The next step, as Susan knows too well, is the question gauntlet. See if you can tell where my biting, impatient sarcasm kicked in:
What is your name? Long-time customer who’s always right. Call me “Your Excellency”
What is your quest? Defraud my account
What is your favorite color? Of what?
What is your birth date? The same it was ten minutes ago.
Can you name a most recent purchase? Plans for world domination
What state was your social security card issued? I don’t now. Shall I google it?
What was the ZIP+4 for the house that your parents lived in when they were first married? That’s a trick question.
What is the length of a curling sheet? 146 feet or “I don’t effing care.”
Pull my finger. No.
Who is John Galt? What is the sound of my Rearden Metal bat smashing your computer into bits because you asked me another stupid question?

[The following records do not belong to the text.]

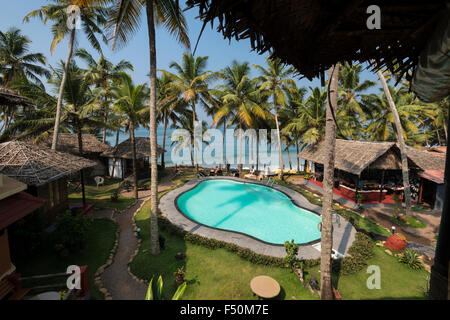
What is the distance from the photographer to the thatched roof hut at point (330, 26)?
1.38 meters

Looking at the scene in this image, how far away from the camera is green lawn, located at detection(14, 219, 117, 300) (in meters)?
6.56

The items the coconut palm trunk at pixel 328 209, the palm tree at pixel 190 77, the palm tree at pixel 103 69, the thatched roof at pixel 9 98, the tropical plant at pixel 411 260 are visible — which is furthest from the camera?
the palm tree at pixel 103 69

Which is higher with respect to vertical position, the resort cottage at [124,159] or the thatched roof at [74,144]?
the thatched roof at [74,144]

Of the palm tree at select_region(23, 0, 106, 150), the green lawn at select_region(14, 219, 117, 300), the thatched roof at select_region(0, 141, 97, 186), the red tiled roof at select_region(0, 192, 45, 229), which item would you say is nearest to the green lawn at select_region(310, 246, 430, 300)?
the green lawn at select_region(14, 219, 117, 300)

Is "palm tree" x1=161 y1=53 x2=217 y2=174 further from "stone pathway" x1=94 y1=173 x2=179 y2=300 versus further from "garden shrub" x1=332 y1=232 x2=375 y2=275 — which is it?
"garden shrub" x1=332 y1=232 x2=375 y2=275

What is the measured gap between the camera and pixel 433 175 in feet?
44.0

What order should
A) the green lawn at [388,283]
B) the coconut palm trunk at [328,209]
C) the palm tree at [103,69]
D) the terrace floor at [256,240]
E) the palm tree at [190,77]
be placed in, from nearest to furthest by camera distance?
1. the coconut palm trunk at [328,209]
2. the green lawn at [388,283]
3. the terrace floor at [256,240]
4. the palm tree at [190,77]
5. the palm tree at [103,69]

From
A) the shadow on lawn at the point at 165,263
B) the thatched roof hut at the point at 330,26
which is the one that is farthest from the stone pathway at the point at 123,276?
the thatched roof hut at the point at 330,26

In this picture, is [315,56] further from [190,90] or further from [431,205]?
[431,205]

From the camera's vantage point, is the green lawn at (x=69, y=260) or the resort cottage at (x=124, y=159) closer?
the green lawn at (x=69, y=260)

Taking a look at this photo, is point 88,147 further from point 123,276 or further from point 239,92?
point 123,276

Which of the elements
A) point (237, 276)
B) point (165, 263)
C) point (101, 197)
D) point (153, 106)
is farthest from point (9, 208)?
point (101, 197)

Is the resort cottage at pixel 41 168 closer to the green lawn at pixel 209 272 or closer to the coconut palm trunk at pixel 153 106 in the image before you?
the coconut palm trunk at pixel 153 106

He reluctantly revealed there was a pending $302.55 purchase made early Monday morning from a company I’d never heard of. I explained that this was my Internets card and I’d been camping far, far away from the tubes. “Alan” was not offering any theories on the vector or what to do now. I went for the obvious: cancel my card.
It’s only a matter of time when someone at the B-school loses a laptop with information on it. They’ve already effed up by mailing a spreadsheet with all the alumni contact information — the person sending it intended to use it as source data for an Outlook-generated mass-mailing.
Earlier in the year, I received notification that tapes containing my unencrypted (former) employee information “fell off a truck.” It’s time to avail myself of the year’s worth of monitoring service and file a fraud alert. (Be alert: the world needs more lerts.)